Home Region

Tokyo, Japan

Undergrad Education

Stanford University, 2018

Previous Experience

ANA Holdings, McDonald’s Holdings (Japan)

HBS Activities

Section I International Rep

“Coming to HBS is like being a member of an orchestra led by a world-famous conductor. ”

Coming to HBS is like...

Being a member of an orchestra led by a world-famous conductor. The case method is such an integral part of the HBS experience and there’s nothing quite like it. Just like a conductor, our professor masterfully guides the class discussion forward and challenges each of us to perform at our highest potential. In response, we contribute to the collective learning by bringing our own unique experiences and perspectives to the table. The result is an orchestral masterpiece with a dynamic melody.

What is your most memorable classroom moment?

As part of the Rakuten “Englishnization” case in LEAD, my Japanese classmate and I engaged in a role play where he answered the professor’s opening cold call in Japanese and I responded to his points in Japanese as well. Our back and forth went on for the first 2-3 minutes of class and my 90 other classmates (who weren’t in on the role play) were totally shocked! The exercise was a great way to give people a sense of what it might have felt like that first day Rakuten held its board meeting completely in English.

What is your favorite childhood memory?

When I was five, I challenged Musashimaru, a grand champion sumo wrestler in Japan, to a swimming race in a 25-meter pool. I started off with quite a lead, but before I knew it, I could feel the waves generated by his massive strokes and we were neck and neck. As we neared the finish line, I held my breath for successive strokes and mustered every last bit of strength I had in me. It was close... but I won!

What is the best thing about your home town?

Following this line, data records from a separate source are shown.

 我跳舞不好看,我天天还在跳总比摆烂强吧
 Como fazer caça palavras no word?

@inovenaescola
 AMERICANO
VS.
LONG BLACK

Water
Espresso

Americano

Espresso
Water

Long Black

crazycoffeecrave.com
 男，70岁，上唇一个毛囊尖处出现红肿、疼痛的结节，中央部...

The collective spirit of Japan which manifested itself in the wake of the Great East Japan Earthquake and Tsunami. Despite having lost so much in the tsunami, the people of the Tohoku region looked out for others before themselves and even continued to form lines at unstaffed convenience stores in order to leave money on the store counter. I try to embody this spirit in my life and in the way I treat others.

What has changed about your understanding of leadership?

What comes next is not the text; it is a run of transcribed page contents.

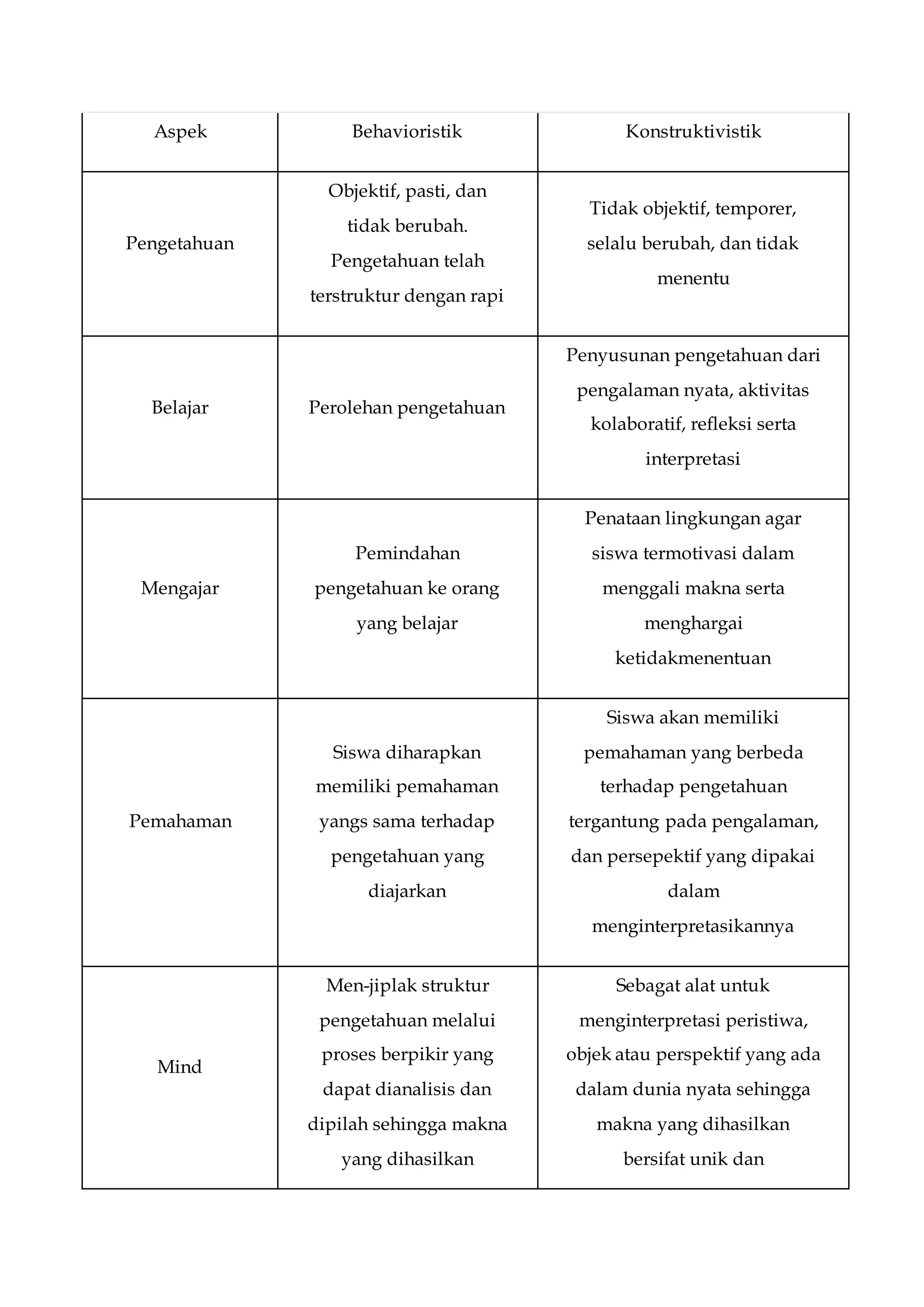 | Aspek | Behavioristik | Konstruktivistik |
|---|---|---|
| Pengetahuan | Objektif, pasti, dan tidak berubah. Pengetahuan telah terstruktur dengan rapi | Tidak objektif, temporer, selalu berubah, dan tidak menentu |
| Belajar | Perolehan pengetahuan | Penyusunan pengetahuan dari pengalaman nyata, aktivitas kolaboratif, refleksi serta interpretasi |
| Mengajar | Pemindahan pengetahuan ke orang yang belajar | Penataan lingkungan agar siswa termotivasi dalam menggali makna serta menghargai ketidakmenentuan |
| Pemahaman | Siswa diharapkan memiliki pemahaman yangs sama terhadap pengetahuan yang diajarkan | Siswa akan memiliki pemahaman yang berbeda terhadap pengetahuan tergantung pada pengalaman, dan persepektif yang dipakai dalam menginterpretasikannya |
| Mind | Men-jiplak struktur pengetahuan melalui proses berpikir yang dapat dianalisis dan dipilah sehingga makna yang dihasilkan | Sebagat alat untuk menginterpretasi peristiwa, objek atau perspektif yang ada dalam dunia nyata sehingga makna yang dihasilkan bersifat unik dan |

Several cases in LEAD highlighted that even the best of leaders have areas of weakness. The key is that they are aware of these weaknesses and actively look to others to augment them. These highly self-aware leaders we studied also sought frequent feedback from others about their performance and were not afraid to ask for help when they needed it. Upon further introspection, I realized that in the past I had viewed asking for help as a sign of weakness, but this class certainly changed that perception.